Remember the movie Anaconda that came out in the 90s? It instilled a new level of ophidiophobia (snake fear) in some while leaving others chomping at the bit. The thought of an aquatic, 25 ft snake slithering through the Amazon sounds almost too nightmarish to be real.
But what if we told you that anacondas diminish in the shadows of their monstrous ancestor, the Titanoboa?
It’s true — the extinct snake that ruled La Guajira, Columbia during the Paleocene epoch grew up to 50 ft long. It wasn’t until 2009 that the creature’s remains were first discovered and analyzed.
Not even Samuel L. Jackson could save a plane full of these beasts.
Brain Food: Titanoboa Facts at a Glance
Titanoboas were the largest snake from the Paleocene epoch, reaching up to 50 feet in length and 2,500 lbs in weight.
Scientists used the snake’s size to approximate the temperature of its habitat. They determined that the snake would have needed annual average temps between 86-93 degrees Fahrenheit to support its size.
They were piscivores — meaning, their diet comprised mainly of fish.
In 2012, the Smithsonian in Grand Central Station set up a mockup to give viewers a visual representation of just how ginormous Titanoboas could get. Hanging from its mouth appeared to be a crocodile’s tail.
Scientists made the historical discovery of several Titanoboa remains in the Cerrejón Formation of the coal mines of Cerrejón (Colombia). Before this finding, very few vertebrae fossils from this region and period had been uncovered. The discovery gave clues about the climate — supporting such a snake would require higher temps than what are seen in the South American tropics today.
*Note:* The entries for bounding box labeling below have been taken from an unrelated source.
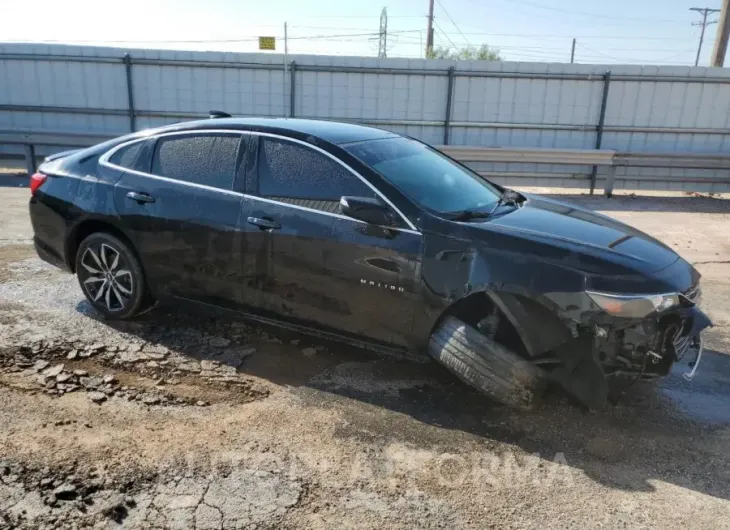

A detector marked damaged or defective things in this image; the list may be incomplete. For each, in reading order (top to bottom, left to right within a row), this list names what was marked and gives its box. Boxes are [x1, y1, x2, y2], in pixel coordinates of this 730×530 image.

cracked asphalt [1, 183, 728, 528]
damaged black sedan [29, 115, 712, 406]
crumpled hood [460, 195, 676, 276]
broken headlight [584, 288, 680, 318]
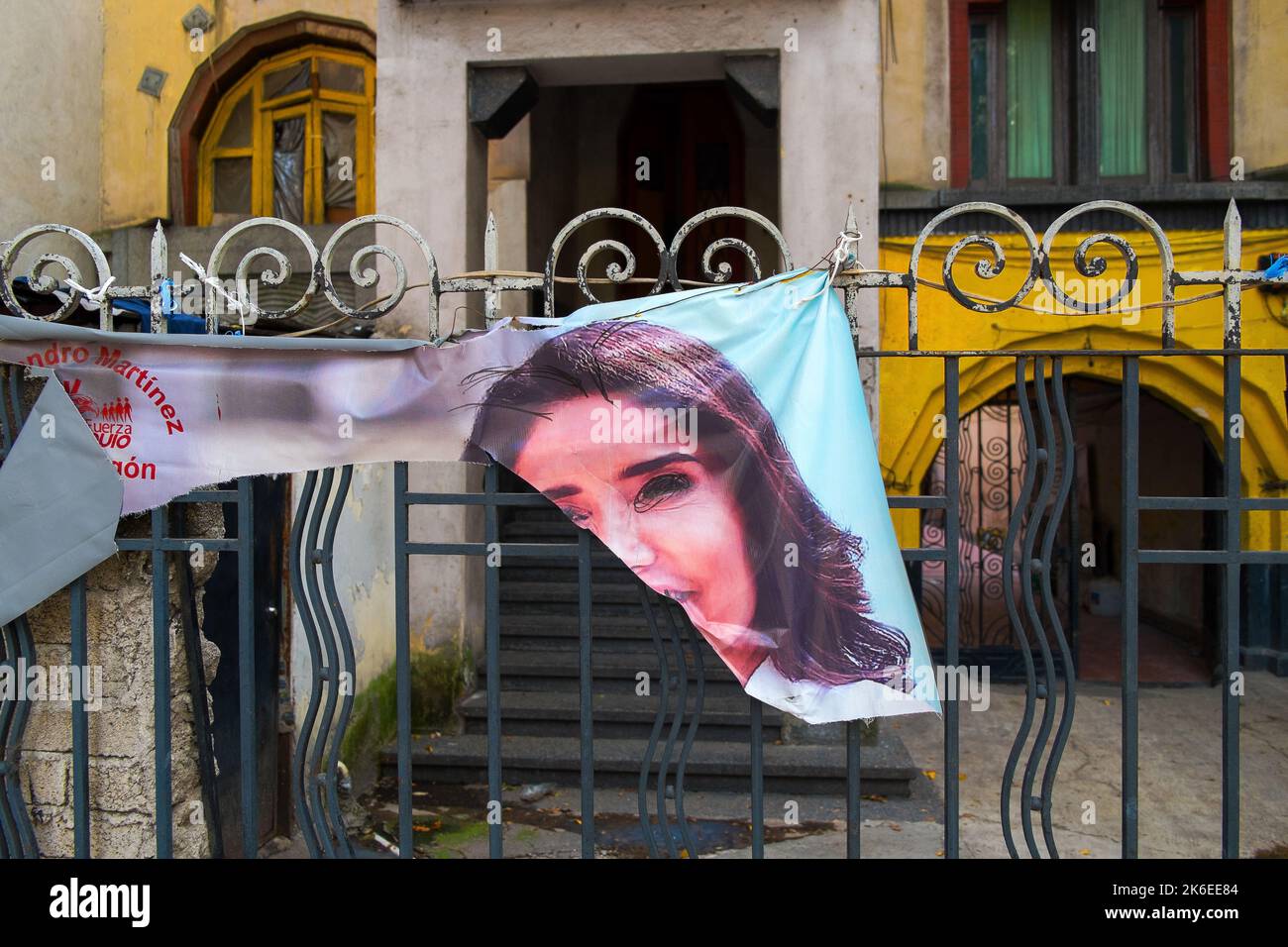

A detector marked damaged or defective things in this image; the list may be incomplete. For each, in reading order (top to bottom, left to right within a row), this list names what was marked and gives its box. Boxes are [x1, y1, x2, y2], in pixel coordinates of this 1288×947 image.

torn banner [2, 267, 943, 725]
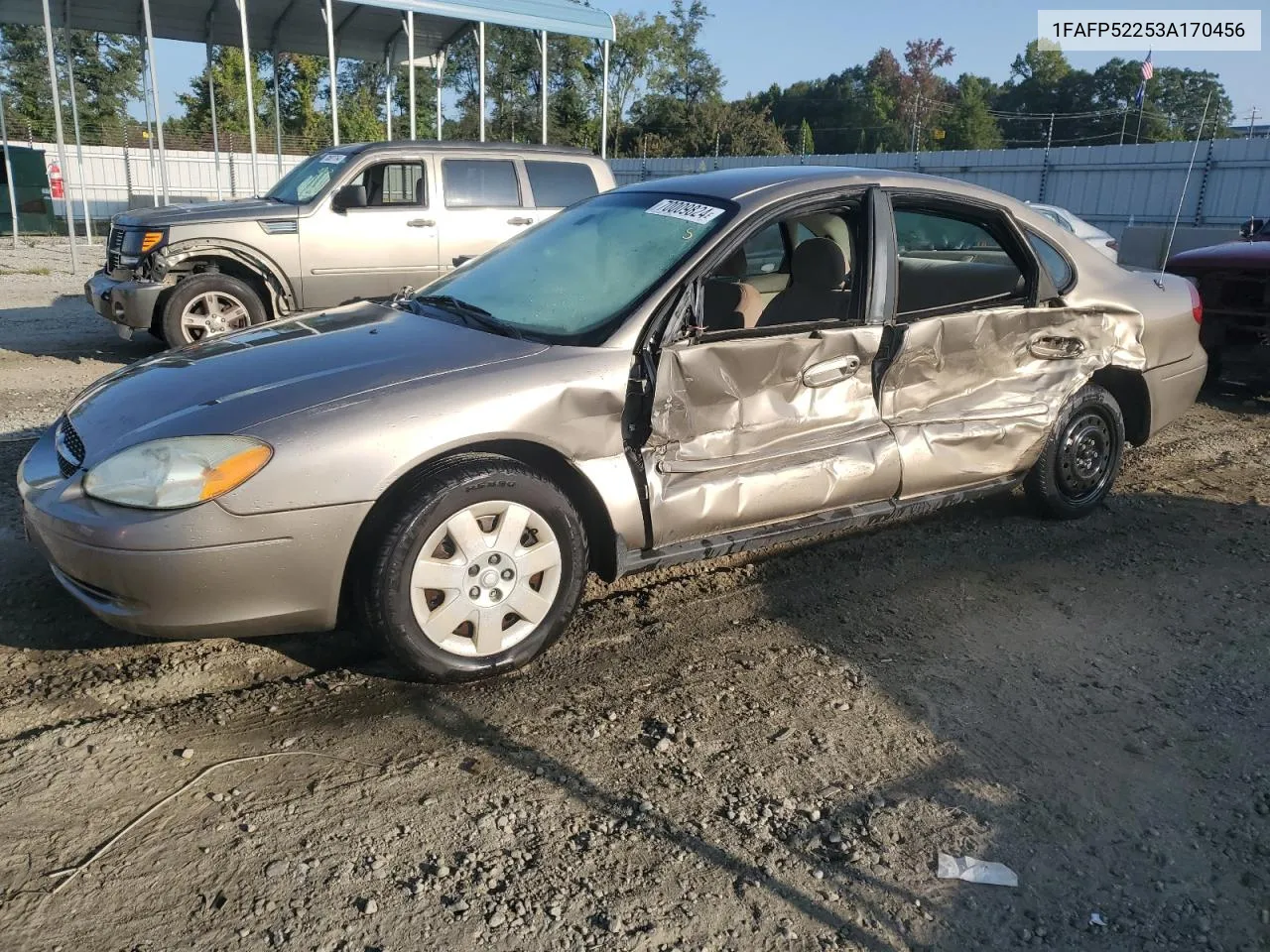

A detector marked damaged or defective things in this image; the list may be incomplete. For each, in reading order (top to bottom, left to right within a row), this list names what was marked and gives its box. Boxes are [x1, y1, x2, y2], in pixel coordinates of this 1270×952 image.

What’s usually the case with ectothermic animals (species with an internal temp that’s the same as their environment), the closer to the equator the animal lives, the larger it is.
The snake’s internal temp and metabolism would have relied heavily on the temps in its habitat. And with the hotter temps of this period, it’s hypothesized that the Titanoboa’s gigantism was an adaptation to its environment.
With that much length came a lot of weight. Titanoboas probably weighed a hefty 2,500 lbs on average. Within their robust body were over 250 vertebrae, along with an uber-flexible jaw and recurved teeth (curved backward).
The design of the Titanoboa’s teeth worked much like the majority of its snake relatives. The inward curvature locked in the prey as the snake directed it backward, inch by inch until it was swallowed whole.
While Titanoboas are related to both anacondas and boas, it’s uncertain which of these modern-day snakes it’s closest to. However, one thing is for certain — the flexible jaw and recurved teeth are commonly seen amongst constrictors. Meaning, the Titanoboa most likely killed its prey by asphyxiation.
Certain adaptations found in Titanoboa fossils resemble those seen in today’s fish-eating snakes. For instance, the shape of its palate and teeth — plus the sheer amount of teeth. So it’s likely that Titanoboa also preyed on fish.
With a mostly pescatarian diet, lungfish was a likely staple in the snake’s diet. It’s possible that Titanoboas also ate other snakes, crocodiles, turtles, birds, and mammals that were unlucky enough to cross their path. After all, snakes are usually considered “generalists” when it comes to their diet.
The Titanoboa’s habitat, La Guajira, is a region in what is now Northeastern Columbia. During the Paleocene age, this coastal area was rich in tropical rainforests and large river systems.
You can look to the Mississippi River delta swamps or Florida’s everglades for a modern-day comparison to the ancient environment. The main difference being the temperature — La Guajira was much warmer, due to its positioning in the tropics.
Considering the landscape, it’s likely that Titanoboa’s spent the majority of their time in the water, much like anacondas. They would have lived amongst several other freshwater reptiles and creatures. Still, the area didn’t host much biodiversity, relatively speaking.
Titanoboa’s were on Earth between about 66 million to 56 million years ago, during the Paleocene Epoch. It wasn’t too long after the dinosaurs perished that the Titanoboa also came and went.
As with almost all extinctions from this period, this was a result of climate change. While the temperatures of these ecosystems continued to drop, so did the size of their snake inhabitants.
Today, we will just have to make due with Titanoboa’s “meager” cousin — the anaconda.